The long-term future of the rebooted XFL is in major doubt after the spring-season American football league suspended its operations and laid off virtually all its employees.
The XFL cancelled the reminder of its inaugural season last month due to the global Covid-19 pandemic and committed to returning to 2021.
But according to an ESPN report, there are no plans to return next year even though a handful of core staff remain. “It’s done,” a former employee told ESPN. “It’s not coming back.”
There has been no immediate comment from the league on its current status. The league did post on Twitter a short video clip of actor Jake Gyllenhaal waving goodbye, and several XFL staffers posted individual accounts of their being laid off.
The XFL had proven a mixed success before it stopped play due to the ongoing public health crisis.
In early March, domestic television ratings fell below the one-million mark for the first time. The March 8 game between the St. Louis BattleHawks and DC Defenders averaged 767,000 viewers on cable network FS1, representing the smallest audience yet for the rebooted league. Meanwhile, the Tampa Bay Vipers-Los Angeles Wildcats game later in the day on ESPN averaged 833,000.
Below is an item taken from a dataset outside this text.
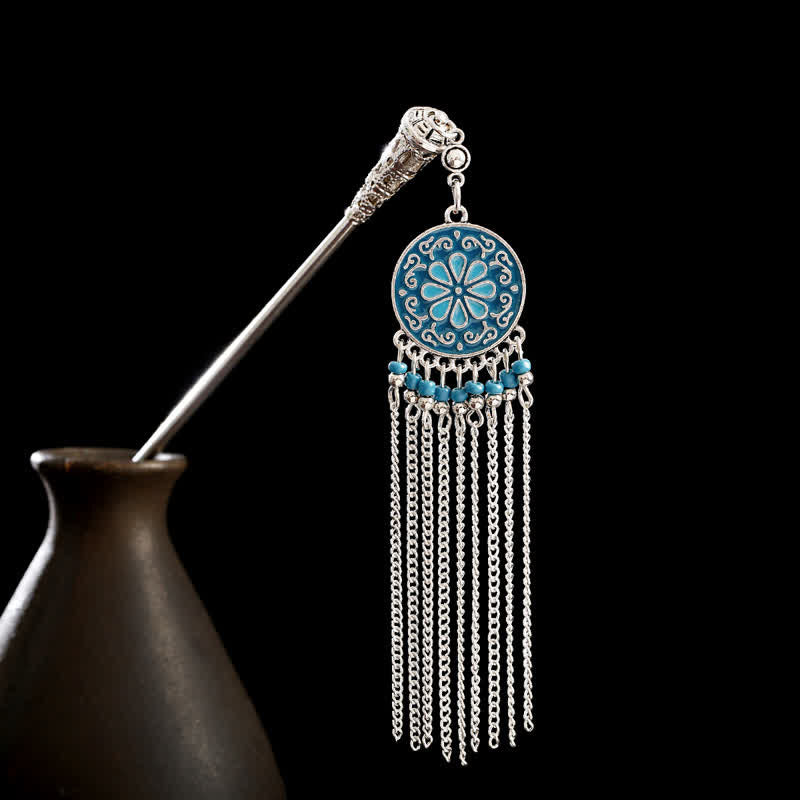 BWOOOH Water Drop Lily of the Valley Flowers Tassels Conf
XFL commissioner Oliver Luck also admitted to SportBusiness that attendances in both Los Angeles and New York needed to improve.
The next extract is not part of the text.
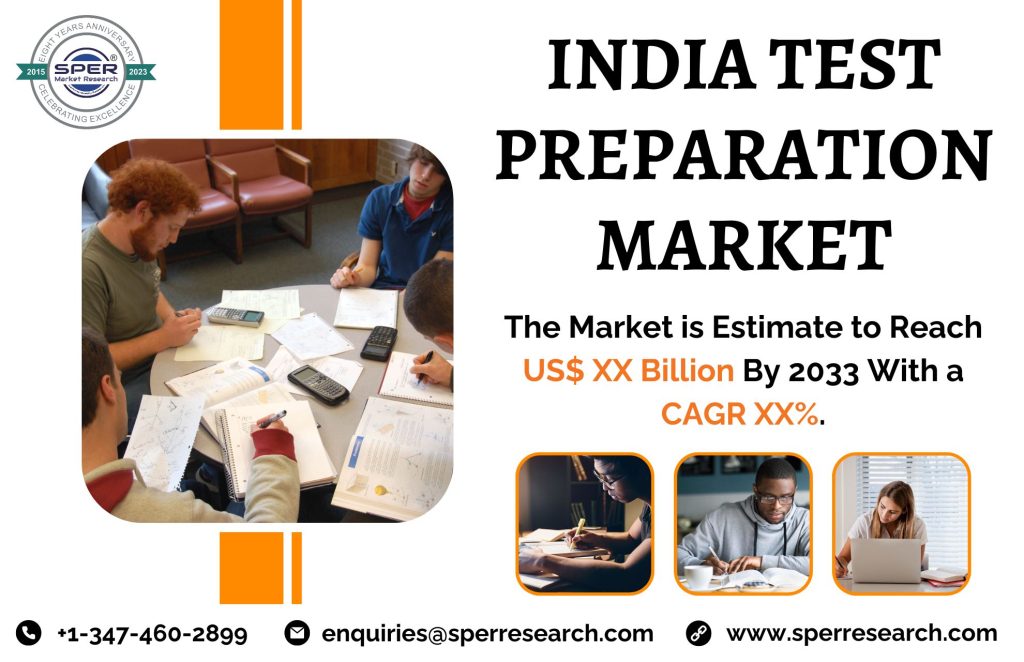 India Test Preparation Market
But the BattleHawks were a huge local success story, with the team opening up the upper deck of the Dome at America’s Center in downtown St. Louis for its planned future home games before they were called off. The team generated league-best home crowds of 29,554 and 27,527 in its two home games.
Other XFL team markets such as Washington were similarly praised for building a vibrant in-venue fan experience, and the overall quality of play was praised as solid given where the XFL is in its lifecycle and where it exists in the overall framework of American football.
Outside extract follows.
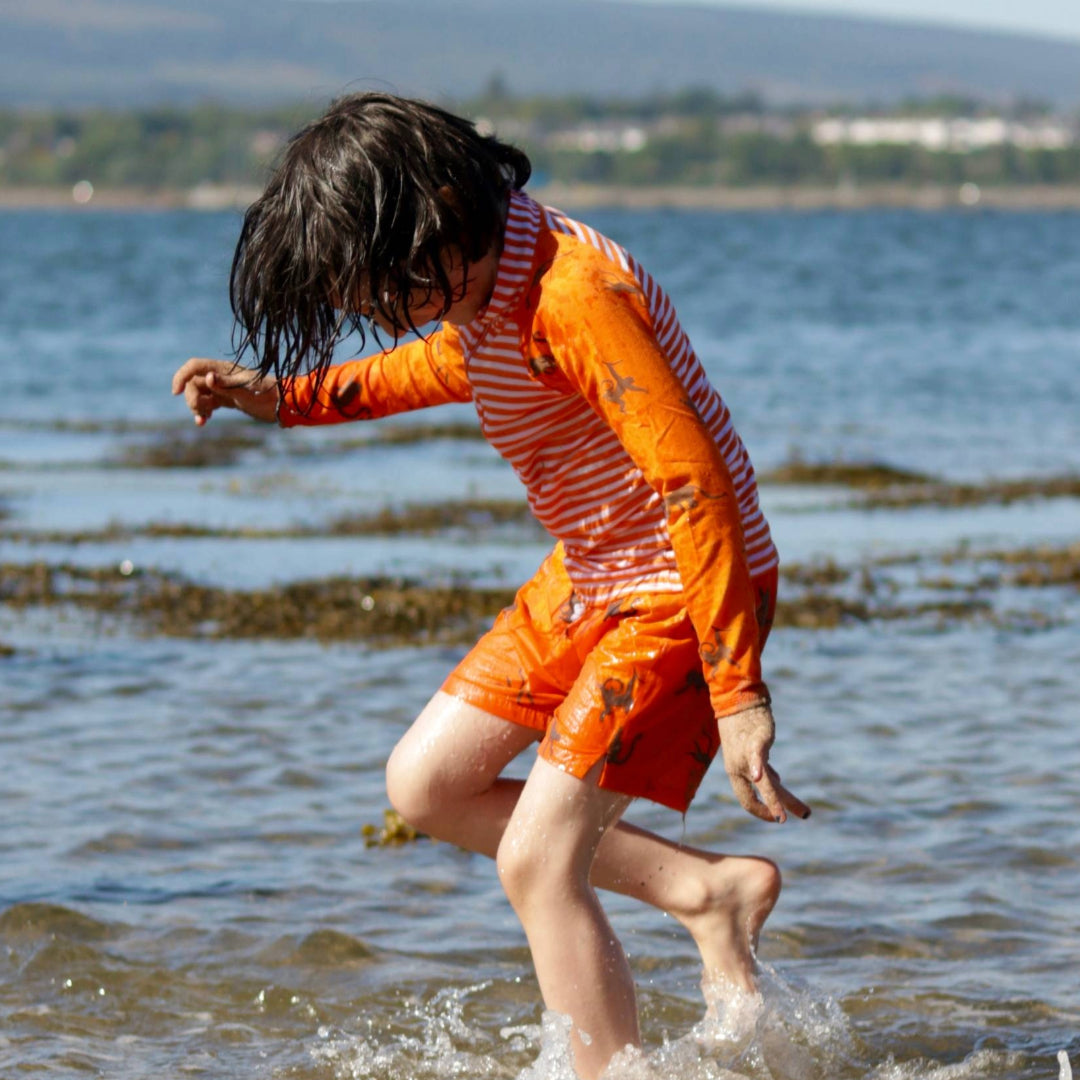Kids Rash Vest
Unlike the first version of the XFL, which was backed by World Wrestling Entertainment at a corporate level, the reboot was financially supported by the individual personal fortune of WWE chairman and chief executive Vince McMahon, including liquidated WWE stock. The outspoken executive, however, has also been dogged in recent months by other sizable corporate issues at WWE, including a reeling share price and executive departures.